● 課題 A
対象本文のうち、「第1節 厳しい姿となった景気回復過程2年目」から「(ジグザグ型の景気上昇)」までを一字一句違えずに書き写しなさい。
● 課題 B
対象本文によれば、50年度の実質経済成長率は何%であったか。

第1節 厳しい姿となった景気回復過程2年目

昭和51年度は,全体としての景気は前年度に続いて回復の度合いを一歩進めた年であった。経済活動全体の包括的な指標である実質国民総生産の伸び率(実質経済成長率)をみると,49年度に,戦後初のマイナス成長を記録したあと,50年度は3.4%,51年度(速報)は5.8%の成長と伸び率は高まっている( 第I-1-1図 )。また物価面でも騰勢は次第に鈍化してきており,一方,原油高騰により大幅赤字を余儀なくされていた対外収支の面でも目立った改善を示すなど,経済全体としてみれば51年度は前年度の景気回復傾向を受け継いだ回復過程2年目の年であった。しかし,このことは年度を通じて順調に回復が進んだことを必ずしも意味するものではなく,また戦後最大の不況が残した幾多の問題が解決に向かって順調な前進をみたことをただちに示唆するわけでもない。そこでまず,年度中における経済の推移をたどってみよう。

(ジグザグ型の景気上昇)

● 抽出資料
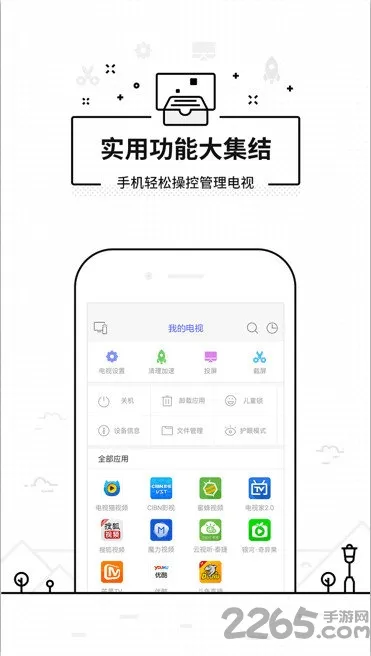 ң(ң)v3.9.8.420 ٷ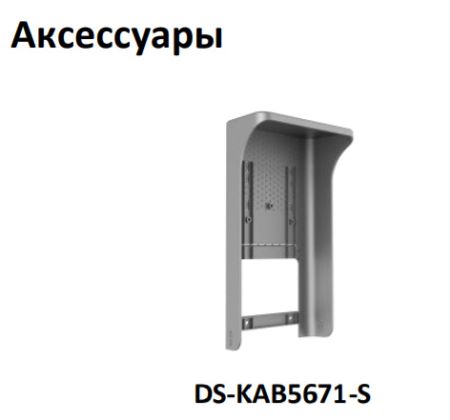 Биометрический терминал доступа HikVision DS-K5671-ZH для установки на турникет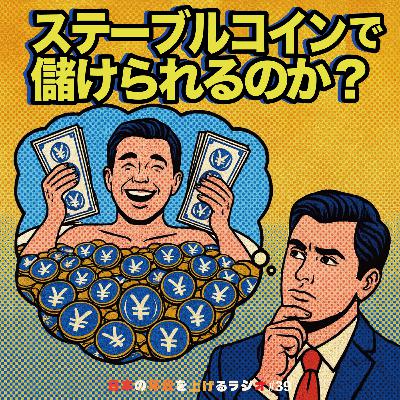 ステーブルコインで儲けられるのか? #39 ステーブルコインで儲けられるのか? #39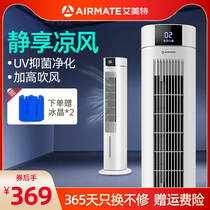 Emmett air conditioning fan leafless tower fan tower fan household purification remote control vertical water cooling fan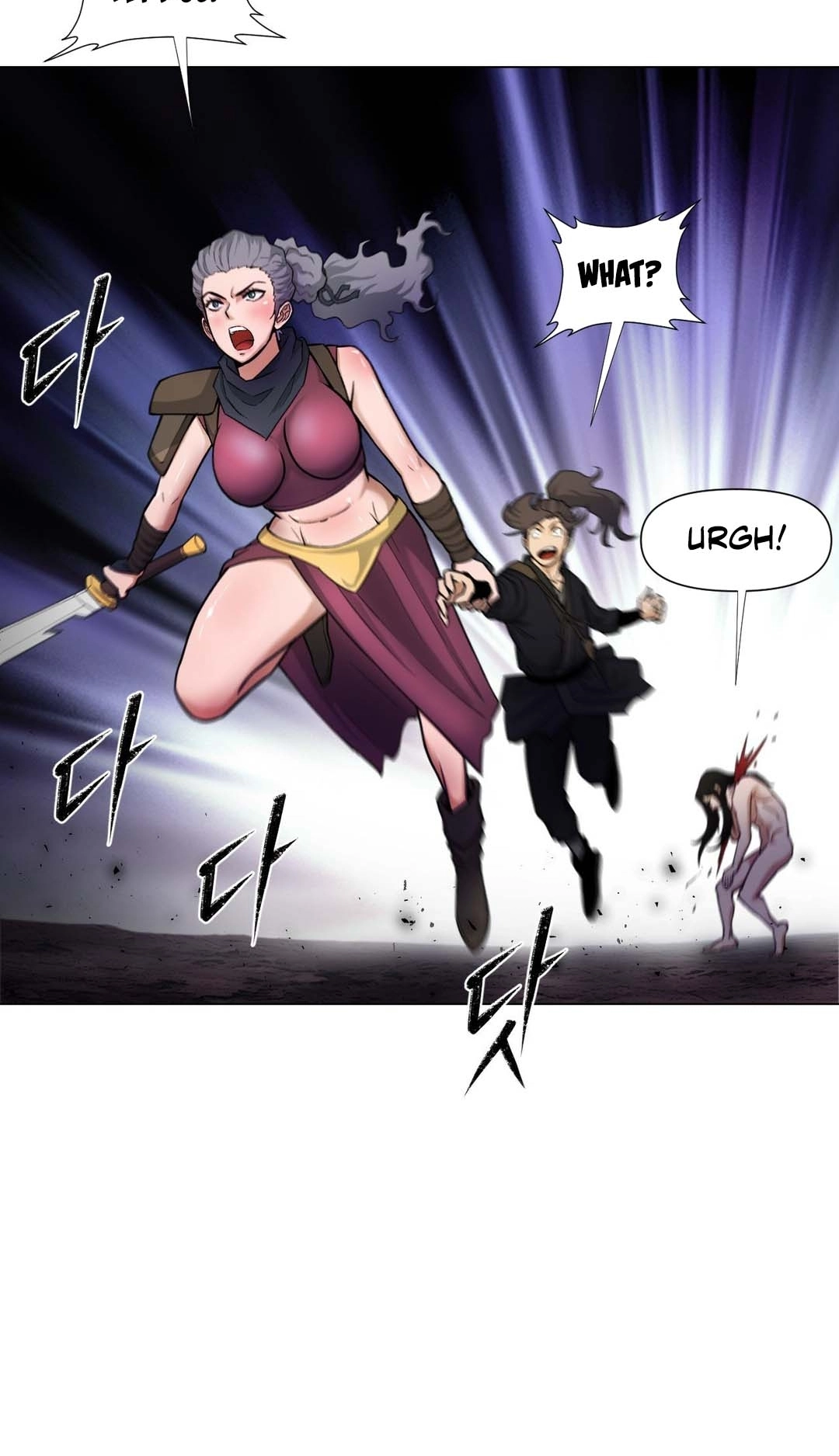 Transform, Fusion Beasts! Chapter 5 page 84 -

● 解答 A
第1節 厳しい姿となった景気回復過程2年目

昭和51年度は,全体としての景気は前年度に続いて回復の度合いを一歩進めた年であった。経済活動全体の包括的な指標である実質国民総生産の伸び率(実質経済成長率)をみると,49年度に,戦後初のマイナス成長を記録したあと,50年度は3.4%,51年度(速報)は5.8%の成長と伸び率は高まっている( 第I-1-1図 )。また物価面でも騰勢は次第に鈍化してきており,一方,原油高騰により大幅赤字を余儀なくされていた対外収支の面でも目立った改善を示すなど,経済全体としてみれば51年度は前年度の景気回復傾向を受け継いだ回復過程2年目の年であった。しかし,このことは年度を通じて順調に回復が進んだことを必ずしも意味するものではなく,また戦後最大の不況が残した幾多の問題が解決に向かって順調な前進をみたことをただちに示唆するわけでもない。そこでまず,年度中における経済の推移をたどってみよう。

(ジグザグ型の景気上昇)

● 解答 B
3.4%